»»

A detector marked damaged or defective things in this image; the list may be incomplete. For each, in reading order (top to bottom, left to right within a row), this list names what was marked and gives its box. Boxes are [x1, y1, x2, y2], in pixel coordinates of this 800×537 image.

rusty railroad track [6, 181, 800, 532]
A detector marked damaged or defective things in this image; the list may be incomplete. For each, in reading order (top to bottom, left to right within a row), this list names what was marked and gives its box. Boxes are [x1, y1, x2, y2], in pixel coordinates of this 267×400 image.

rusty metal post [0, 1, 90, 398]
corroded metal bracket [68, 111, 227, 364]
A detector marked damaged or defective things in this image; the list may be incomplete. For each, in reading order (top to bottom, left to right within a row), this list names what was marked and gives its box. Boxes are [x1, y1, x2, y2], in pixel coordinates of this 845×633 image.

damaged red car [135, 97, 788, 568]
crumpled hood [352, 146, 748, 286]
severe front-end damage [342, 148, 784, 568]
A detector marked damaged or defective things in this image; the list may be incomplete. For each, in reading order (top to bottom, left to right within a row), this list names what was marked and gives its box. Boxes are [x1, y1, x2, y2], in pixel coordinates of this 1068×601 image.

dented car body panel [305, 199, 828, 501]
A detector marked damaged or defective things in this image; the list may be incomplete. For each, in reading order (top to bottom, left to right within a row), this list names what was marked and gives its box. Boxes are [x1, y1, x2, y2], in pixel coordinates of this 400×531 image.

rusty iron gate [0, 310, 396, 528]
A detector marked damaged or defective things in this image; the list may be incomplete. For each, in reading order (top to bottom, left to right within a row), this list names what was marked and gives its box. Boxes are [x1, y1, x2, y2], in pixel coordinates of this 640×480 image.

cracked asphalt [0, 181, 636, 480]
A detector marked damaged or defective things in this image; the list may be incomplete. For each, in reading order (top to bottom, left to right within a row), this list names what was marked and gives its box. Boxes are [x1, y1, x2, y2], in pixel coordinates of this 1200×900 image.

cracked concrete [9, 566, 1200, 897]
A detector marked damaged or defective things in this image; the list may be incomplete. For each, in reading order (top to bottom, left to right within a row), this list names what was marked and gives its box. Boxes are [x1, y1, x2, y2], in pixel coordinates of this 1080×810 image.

««

Quote the lines of the listing starting at the line that contains "this 1068×601 image." and ending with the last line of the listing.

A detector marked damaged or defective things in this image; the list may be incomplete. For each, in reading order (top to bottom, left to right within a row), this list names what was marked and gives its box. Boxes are [x1, y1, x2, y2], in pixel coordinates of this 1068×601 image.

dented car body panel [305, 199, 828, 501]
A detector marked damaged or defective things in this image; the list may be incomplete. For each, in reading order (top to bottom, left to right within a row), this list names what was marked and gives its box. Boxes are [x1, y1, x2, y2], in pixel coordinates of this 400×531 image.

rusty iron gate [0, 310, 396, 528]
A detector marked damaged or defective things in this image; the list may be incomplete. For each, in reading order (top to bottom, left to right within a row), this list names what was marked and gives its box. Boxes are [x1, y1, x2, y2], in pixel coordinates of this 640×480 image.

cracked asphalt [0, 181, 636, 480]
A detector marked damaged or defective things in this image; the list may be incomplete. For each, in reading order (top to bottom, left to right within a row), this list names what was marked and gives its box. Boxes are [x1, y1, x2, y2], in pixel coordinates of this 1200×900 image.

cracked concrete [9, 566, 1200, 897]
A detector marked damaged or defective things in this image; the list may be incomplete. For each, in reading order (top to bottom, left to right within a row), this list names what was marked and gives its box. Boxes are [x1, y1, x2, y2], in pixel coordinates of this 1080×810 image.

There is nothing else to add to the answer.